L’annonce de sa nomination accompagnée de la suppression de près de 600 emplois avait déclenché la colère des marins en novembre dernier. Une grève de 12 jours avait aboutit à un accord avec « La Méridionale », autre société de transport public. Patrick Rocca, entrepreneur corse à la tête d’un groupe comprenant 27 sociétés de transport, d’immobiliers ou encore de déchets et condamné en février 2014 pour escroquerie et abus de bien social vient donc de vivre sa seconde grève à la tête de l’ex-SNCM. Cette fois-ci, les marins CGT de la MCM et ceux de La Méridionale ont initié le mouvement pour faire face à la mise en place d’une ligne de fret privée entre la Corse et Marseille par Corsica Linea, entreprise lancée par deux candidats malheureux à la reprise de la SNCM, Daniel Berrebi, et un groupement d’entrepreneurs corses, Corsica Maritima.
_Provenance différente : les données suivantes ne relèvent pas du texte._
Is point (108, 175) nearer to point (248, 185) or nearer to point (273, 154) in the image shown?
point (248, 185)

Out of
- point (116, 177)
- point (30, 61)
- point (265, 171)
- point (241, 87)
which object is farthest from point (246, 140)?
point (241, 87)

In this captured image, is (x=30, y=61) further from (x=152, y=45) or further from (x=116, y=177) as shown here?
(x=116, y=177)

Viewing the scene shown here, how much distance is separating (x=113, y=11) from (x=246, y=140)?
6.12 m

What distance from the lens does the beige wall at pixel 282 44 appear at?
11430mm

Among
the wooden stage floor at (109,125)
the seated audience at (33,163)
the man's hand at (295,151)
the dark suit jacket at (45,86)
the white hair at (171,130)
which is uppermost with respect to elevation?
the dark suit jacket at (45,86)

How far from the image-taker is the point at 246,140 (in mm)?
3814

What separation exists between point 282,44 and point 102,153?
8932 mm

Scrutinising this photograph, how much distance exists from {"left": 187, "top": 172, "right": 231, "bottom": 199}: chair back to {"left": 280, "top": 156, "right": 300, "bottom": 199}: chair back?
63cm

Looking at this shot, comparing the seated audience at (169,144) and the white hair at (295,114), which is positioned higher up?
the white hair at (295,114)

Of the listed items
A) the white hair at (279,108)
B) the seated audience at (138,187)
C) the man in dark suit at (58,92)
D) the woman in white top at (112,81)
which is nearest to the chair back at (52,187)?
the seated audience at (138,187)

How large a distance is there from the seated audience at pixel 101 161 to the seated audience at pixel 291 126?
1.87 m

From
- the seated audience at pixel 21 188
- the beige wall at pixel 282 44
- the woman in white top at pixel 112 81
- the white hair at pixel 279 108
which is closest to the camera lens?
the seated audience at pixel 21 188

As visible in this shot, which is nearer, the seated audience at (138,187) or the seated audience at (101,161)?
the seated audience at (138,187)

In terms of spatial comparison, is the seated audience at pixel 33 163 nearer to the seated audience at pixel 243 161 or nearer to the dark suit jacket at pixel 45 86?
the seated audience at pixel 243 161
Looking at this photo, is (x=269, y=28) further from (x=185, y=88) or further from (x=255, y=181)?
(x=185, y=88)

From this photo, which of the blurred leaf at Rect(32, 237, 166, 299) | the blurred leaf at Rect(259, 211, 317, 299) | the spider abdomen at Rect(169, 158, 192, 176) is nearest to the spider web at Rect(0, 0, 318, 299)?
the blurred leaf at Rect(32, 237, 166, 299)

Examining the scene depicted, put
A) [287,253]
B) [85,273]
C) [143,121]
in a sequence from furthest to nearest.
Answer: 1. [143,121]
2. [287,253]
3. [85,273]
S’appuyer sur le nationalisme de droite corse pour faire face aux grévistes : la stratégie de Corsica Maritima

Alors que l’un des navires de Corsica Linea - le Stena Carrier battant pavillon danois - était bloqué par les grévistes à l’entrée du port de Marseille, Corsica Maritima avait appelé samedi 9 janvier à une manifestation contre le mouvement. Ce sont ainsi quelques 500 entrepreneurs de divers secteurs ainsi que des élus de toutes tendances qui ont répondu à cet appel pour battre le pavé contre la mobilisation marseillaise à Ajaccio.

Mais c’est surtout l’appel de Corsica Maritima qui amène son lot d’enseignements. « Au prix du déshonneur, l’Etat achète sa paix à Marseille, payée par le blocus de notre île et ses habitants, au mépris de tous les principes d’une république démocratique moderne [...] Le moment est venu de mettre un terme définitif à cette trop longue et douloureuse histoire et c’est nous-mêmes qui devons prendre cette responsabilité pour libérer la Corse de ce carcan et neutraliser définitivement les bloqueurs et leurs complices.  » Une première tirade suivie d’une mise en cause de la CGT, stigmatisant «  les gesticulations de la CGT de Marseille et les dérobades successives des autorités préfectorales des Bouches-du-Rhône » et de conclure en accusant l’organisation syndicale d’être un « verrou » devant « sauter une bonne fois pour toutes  ». Très clairement, Corsica Maritima s’est appuyé sur la droite nationaliste corse pour tenter d’influer le rapport de force en faveur de ses propre intérêts, et de surfer sur l’effet des élections régionales, à l’issue desquelles les nationalistes ont été élus à la tête de la région, pour se poser en défenseur de l’identité corse. En bref, protéger ses propres intérêts économiques tout en tentant de faire croire aux travailleurs corses que leurs propres intérêts sont divergents de ceux des travailleurs du continent.

Malgré la fin de la grève, le mouvement met en lumière le fait que la combativité des marins de l’ex-SNCM n’a pas disparu avec l’entreprise emblématique de Marseille. La convergence avec les marins de La Méridionale est aussi un précédent important qu’il est important de souligner en vue de grèves à venir.